*Required action 1:* List the tags under which the blog post about the Tea Party and the Constitution is filed.
*Required action 2:* Write the next part of the blog post and comments on the Tea Party and the Constitution, picking up after its final sentence.

*Document text:*
The Tea Party is Unconstitutional
Posted: February 12, 2011 Filed under: Uncategorized | Tags: American history, Constitution, Politics, tea party 5 Comments »David Sehat has a great opinion piece up at the Christian Science Monitor where he argues that the current Tea Party has more in common with the antifederalists that opposed the Constitution than they do with the Constitution’s federalist framers.
This argument is instructive, but not quite in the way that tea partiers imagine. Though the tea party’s philosophy is clear enough, it obscures a telling irony: Even though tea partiers appeal to the Constitution to support their position, they often sound more like Antifederalist opponents of the Constitution than the Constitution’s supporters.
This is because the original vision of the Constitution did not seek to keep the national government small and in its place, as the tea partiers claim. The Constitution sought, instead, to strengthen the national government in order to solve the problem of federal taxation.
They also have a creepy affinity with secessionists. The Tea Party has its collective U.S. history all messed up.
Yea, I think Jill Lepore described it best as “anti-history” in her book about the TP, The Whites of Their Eyes
I haven’t read Sehat’s piece yet (and I certainly will), but let me probe another approach to this point. Although the Tea Party, like the ant-Federalists, advocate a smaller role for the national government, important differences remain that I believe bear witness to some problems with the “unconstitutional” picture. They are not disputing the statements in the Constitution as valid powers delegated between the feds and the states or the right of the federal government to mandate taxation (unlike the Articles of Confederation). The Tea Party claims that the current structure and operation of the federal government oversteps the limits of federal authority outlined in the Constitution. This represents a very different qualitative claim than anti-federalism. Thus, I think what we’re dealing with here is not something to be taken as a serious refutation of Tea Party logic, but a subtle attempt by its opposition to marginalize the movement as irrational (like I warned against in my blog last fall on the The religion of the Tea Party). While certainly the framers of the Constitution couldn’t envisage the kind of government we have in today’s post-industrial order, the issue is actually whether the Constitution has accommodate the changes that have happened to the federal government over the preceding two centuries.

Records from a data source
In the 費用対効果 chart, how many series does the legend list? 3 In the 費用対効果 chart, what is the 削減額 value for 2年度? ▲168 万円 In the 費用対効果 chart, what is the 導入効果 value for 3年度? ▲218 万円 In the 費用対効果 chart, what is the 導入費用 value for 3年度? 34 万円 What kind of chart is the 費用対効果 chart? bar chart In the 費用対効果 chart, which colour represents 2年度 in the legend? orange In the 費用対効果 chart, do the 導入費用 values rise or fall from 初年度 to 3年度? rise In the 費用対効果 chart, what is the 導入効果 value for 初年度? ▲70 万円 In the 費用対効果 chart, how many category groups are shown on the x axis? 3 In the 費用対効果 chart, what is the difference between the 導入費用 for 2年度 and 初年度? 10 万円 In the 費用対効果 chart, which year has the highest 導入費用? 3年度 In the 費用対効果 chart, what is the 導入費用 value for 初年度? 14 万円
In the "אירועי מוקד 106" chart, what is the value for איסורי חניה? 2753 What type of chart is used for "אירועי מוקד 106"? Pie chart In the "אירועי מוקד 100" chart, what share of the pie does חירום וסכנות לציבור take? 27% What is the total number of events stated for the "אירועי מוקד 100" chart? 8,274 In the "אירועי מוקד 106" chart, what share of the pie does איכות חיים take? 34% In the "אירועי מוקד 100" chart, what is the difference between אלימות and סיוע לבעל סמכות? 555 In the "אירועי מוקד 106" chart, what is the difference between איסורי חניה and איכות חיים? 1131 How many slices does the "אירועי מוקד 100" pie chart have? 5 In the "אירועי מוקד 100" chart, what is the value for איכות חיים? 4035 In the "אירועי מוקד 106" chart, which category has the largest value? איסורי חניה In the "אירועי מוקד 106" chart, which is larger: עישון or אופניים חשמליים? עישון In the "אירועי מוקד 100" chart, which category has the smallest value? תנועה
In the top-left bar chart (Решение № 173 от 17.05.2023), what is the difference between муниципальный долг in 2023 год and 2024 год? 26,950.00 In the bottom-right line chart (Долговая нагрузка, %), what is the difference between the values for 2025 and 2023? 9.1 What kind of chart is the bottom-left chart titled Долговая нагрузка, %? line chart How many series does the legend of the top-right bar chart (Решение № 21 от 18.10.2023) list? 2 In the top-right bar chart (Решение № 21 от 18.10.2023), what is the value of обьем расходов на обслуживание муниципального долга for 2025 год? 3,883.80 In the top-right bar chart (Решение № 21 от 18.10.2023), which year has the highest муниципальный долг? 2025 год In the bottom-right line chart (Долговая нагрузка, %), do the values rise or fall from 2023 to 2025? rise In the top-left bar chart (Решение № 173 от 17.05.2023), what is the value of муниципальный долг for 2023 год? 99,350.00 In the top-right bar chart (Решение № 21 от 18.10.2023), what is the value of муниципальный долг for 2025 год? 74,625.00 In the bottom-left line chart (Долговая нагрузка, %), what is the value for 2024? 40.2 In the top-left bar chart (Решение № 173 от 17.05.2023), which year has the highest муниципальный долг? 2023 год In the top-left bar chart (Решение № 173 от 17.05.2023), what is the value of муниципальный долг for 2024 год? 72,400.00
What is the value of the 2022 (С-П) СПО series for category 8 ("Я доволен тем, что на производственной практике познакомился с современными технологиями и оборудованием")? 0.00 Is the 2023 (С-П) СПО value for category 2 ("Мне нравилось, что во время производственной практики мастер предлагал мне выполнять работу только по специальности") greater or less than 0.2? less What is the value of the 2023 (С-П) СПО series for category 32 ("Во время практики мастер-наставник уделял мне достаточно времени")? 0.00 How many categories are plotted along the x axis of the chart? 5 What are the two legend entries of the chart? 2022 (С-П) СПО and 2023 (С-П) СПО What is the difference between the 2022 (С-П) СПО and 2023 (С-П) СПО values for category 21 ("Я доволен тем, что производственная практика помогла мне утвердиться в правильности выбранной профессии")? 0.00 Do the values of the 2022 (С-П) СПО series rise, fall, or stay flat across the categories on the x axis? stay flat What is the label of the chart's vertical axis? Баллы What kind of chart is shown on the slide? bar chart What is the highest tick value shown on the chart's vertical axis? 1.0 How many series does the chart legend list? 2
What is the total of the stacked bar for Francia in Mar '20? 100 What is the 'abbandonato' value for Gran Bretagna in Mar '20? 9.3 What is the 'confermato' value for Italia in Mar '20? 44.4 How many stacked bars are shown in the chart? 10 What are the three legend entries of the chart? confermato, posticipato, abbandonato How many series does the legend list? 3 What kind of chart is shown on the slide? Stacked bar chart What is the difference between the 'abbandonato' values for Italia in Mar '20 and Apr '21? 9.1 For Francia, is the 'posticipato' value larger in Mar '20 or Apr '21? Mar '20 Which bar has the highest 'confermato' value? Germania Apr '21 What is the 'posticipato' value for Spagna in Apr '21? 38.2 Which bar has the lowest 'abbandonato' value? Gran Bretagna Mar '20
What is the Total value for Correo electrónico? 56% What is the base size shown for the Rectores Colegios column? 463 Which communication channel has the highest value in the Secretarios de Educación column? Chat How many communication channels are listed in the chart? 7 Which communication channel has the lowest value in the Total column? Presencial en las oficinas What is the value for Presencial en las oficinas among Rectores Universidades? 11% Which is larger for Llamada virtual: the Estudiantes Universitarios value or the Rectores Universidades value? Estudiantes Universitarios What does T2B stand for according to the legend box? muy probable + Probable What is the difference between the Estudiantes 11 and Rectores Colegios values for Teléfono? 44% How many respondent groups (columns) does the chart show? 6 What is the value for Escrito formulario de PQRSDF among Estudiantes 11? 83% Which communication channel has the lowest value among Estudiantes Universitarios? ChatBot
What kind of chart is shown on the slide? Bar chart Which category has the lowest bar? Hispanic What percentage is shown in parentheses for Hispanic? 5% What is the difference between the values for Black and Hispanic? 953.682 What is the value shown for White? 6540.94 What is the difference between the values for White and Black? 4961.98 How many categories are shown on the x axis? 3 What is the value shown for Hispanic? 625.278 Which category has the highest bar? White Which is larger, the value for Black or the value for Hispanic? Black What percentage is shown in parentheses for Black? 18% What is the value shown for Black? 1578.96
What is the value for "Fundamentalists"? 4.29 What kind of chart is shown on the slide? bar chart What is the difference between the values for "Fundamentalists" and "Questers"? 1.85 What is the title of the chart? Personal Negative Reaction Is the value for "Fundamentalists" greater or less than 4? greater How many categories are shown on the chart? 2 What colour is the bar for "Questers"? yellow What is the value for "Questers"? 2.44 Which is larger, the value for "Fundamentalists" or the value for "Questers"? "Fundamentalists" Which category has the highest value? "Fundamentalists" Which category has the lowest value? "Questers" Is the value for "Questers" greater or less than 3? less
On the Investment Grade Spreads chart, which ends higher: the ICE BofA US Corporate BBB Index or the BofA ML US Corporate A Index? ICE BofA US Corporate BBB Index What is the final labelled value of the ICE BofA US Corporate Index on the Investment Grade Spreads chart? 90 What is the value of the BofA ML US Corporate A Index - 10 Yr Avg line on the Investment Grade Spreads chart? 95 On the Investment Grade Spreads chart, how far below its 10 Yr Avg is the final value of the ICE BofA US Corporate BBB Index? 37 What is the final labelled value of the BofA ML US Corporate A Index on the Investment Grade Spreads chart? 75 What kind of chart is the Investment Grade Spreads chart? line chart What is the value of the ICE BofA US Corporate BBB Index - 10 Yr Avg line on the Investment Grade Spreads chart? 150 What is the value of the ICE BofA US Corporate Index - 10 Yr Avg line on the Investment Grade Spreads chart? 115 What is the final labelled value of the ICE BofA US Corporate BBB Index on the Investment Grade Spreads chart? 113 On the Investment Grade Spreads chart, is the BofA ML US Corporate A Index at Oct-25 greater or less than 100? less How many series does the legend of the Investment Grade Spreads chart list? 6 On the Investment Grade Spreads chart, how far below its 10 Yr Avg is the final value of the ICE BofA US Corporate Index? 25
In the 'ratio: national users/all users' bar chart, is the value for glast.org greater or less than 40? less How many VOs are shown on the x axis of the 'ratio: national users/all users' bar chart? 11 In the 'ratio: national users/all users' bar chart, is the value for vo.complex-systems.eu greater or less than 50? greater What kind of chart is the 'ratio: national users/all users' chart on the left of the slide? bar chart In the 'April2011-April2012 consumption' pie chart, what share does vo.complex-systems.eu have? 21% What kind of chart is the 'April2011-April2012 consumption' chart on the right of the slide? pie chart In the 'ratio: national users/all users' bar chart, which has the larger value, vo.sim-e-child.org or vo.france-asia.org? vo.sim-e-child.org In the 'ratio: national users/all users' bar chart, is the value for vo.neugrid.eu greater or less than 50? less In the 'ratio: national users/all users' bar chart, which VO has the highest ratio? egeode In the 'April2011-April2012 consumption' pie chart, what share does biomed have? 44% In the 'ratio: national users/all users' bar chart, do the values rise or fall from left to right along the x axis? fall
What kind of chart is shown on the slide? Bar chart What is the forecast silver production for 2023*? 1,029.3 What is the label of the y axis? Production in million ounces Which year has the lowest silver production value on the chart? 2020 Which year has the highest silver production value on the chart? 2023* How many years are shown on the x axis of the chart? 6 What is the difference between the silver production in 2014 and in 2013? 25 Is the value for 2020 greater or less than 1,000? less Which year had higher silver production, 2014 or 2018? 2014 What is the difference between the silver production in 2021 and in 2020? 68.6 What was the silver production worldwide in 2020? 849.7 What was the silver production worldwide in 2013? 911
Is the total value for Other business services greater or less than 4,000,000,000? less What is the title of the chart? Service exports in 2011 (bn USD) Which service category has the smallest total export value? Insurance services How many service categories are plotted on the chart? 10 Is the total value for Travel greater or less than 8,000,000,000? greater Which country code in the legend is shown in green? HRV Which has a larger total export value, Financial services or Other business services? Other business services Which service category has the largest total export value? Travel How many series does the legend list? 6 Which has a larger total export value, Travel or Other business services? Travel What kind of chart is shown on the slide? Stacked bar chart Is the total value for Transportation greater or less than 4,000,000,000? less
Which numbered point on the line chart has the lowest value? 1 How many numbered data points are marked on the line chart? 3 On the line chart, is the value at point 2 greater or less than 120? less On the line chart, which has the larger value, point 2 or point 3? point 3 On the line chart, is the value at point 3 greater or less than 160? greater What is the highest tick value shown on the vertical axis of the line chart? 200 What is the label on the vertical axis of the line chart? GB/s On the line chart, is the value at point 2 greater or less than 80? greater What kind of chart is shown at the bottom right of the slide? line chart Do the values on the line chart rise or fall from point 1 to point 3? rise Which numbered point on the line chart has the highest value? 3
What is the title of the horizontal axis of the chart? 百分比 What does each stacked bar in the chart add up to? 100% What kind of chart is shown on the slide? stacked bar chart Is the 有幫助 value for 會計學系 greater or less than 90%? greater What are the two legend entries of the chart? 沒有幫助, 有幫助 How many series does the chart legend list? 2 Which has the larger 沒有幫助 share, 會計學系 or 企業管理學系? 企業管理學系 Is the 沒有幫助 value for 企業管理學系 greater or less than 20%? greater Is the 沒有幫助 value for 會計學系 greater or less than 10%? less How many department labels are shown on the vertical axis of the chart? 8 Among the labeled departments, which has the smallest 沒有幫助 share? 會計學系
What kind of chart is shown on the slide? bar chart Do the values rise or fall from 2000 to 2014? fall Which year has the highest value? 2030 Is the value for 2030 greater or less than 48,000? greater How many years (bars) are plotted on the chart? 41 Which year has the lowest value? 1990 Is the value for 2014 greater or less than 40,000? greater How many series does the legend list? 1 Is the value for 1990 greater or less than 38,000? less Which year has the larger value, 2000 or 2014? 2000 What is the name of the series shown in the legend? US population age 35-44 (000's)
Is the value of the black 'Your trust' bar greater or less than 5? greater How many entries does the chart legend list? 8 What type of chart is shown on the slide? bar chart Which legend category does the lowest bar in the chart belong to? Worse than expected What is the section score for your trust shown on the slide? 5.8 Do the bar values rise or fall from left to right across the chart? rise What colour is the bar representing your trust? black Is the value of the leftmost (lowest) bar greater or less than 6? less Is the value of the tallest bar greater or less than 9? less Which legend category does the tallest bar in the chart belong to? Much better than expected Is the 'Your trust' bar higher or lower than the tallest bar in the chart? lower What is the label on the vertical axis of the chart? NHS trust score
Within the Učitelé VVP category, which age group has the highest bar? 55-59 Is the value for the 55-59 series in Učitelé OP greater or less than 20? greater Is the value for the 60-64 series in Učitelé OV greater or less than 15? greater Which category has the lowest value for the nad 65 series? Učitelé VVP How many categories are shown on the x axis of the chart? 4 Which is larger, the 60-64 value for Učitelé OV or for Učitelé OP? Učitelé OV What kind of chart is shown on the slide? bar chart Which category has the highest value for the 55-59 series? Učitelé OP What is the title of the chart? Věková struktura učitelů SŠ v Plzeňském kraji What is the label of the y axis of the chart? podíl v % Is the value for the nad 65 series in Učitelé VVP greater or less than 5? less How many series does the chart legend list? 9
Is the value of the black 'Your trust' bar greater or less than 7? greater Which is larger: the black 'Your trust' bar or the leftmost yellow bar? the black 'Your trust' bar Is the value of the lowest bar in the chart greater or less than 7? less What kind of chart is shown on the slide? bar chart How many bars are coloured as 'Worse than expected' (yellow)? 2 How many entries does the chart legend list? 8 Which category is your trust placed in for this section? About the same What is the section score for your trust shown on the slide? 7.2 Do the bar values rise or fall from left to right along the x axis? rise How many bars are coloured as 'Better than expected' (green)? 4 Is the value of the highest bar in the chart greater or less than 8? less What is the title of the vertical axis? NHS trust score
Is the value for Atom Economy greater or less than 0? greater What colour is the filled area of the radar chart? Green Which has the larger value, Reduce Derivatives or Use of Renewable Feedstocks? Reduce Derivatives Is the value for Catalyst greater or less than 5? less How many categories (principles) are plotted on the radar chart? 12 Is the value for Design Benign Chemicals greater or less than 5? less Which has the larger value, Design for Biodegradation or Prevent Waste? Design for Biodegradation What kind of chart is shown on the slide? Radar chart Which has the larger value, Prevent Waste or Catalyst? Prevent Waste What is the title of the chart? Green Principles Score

*Expected answer 1:* American history, Constitution, Politics, tea party

*Expected answer 2:*
I think you’re right about a lot , D-Lo, but I think your approach cedes too much ground too early. Sehat is taking on the fundamental point the TP folks make-that the Constitution’s main purpose is to limit federal power. Sehat argues, rather, that the Constitution was built to expand and enforce federal power. The Tea Party weights the issue to their favor from the beginning by claiming that the Constitution is a limiting document. If we take Sehat’s rendering of the history, then the question shifts ground and moves from whether the federal government is overstepping its limits to a question of how far expansion of power should go. I don’t think his argument marginalizes them as irrational, rather, I think it points to a set of historical assumptions that are erroneous and presupposition to their argument that is unproven.
I’ll again point out Jill Lepore’s book where she is quick to grant the TP rationality and common sense but notes how their history is faulty. I think such an approach is quite fair-you can tell someone they are flat wrong without telling them they are unreasonable.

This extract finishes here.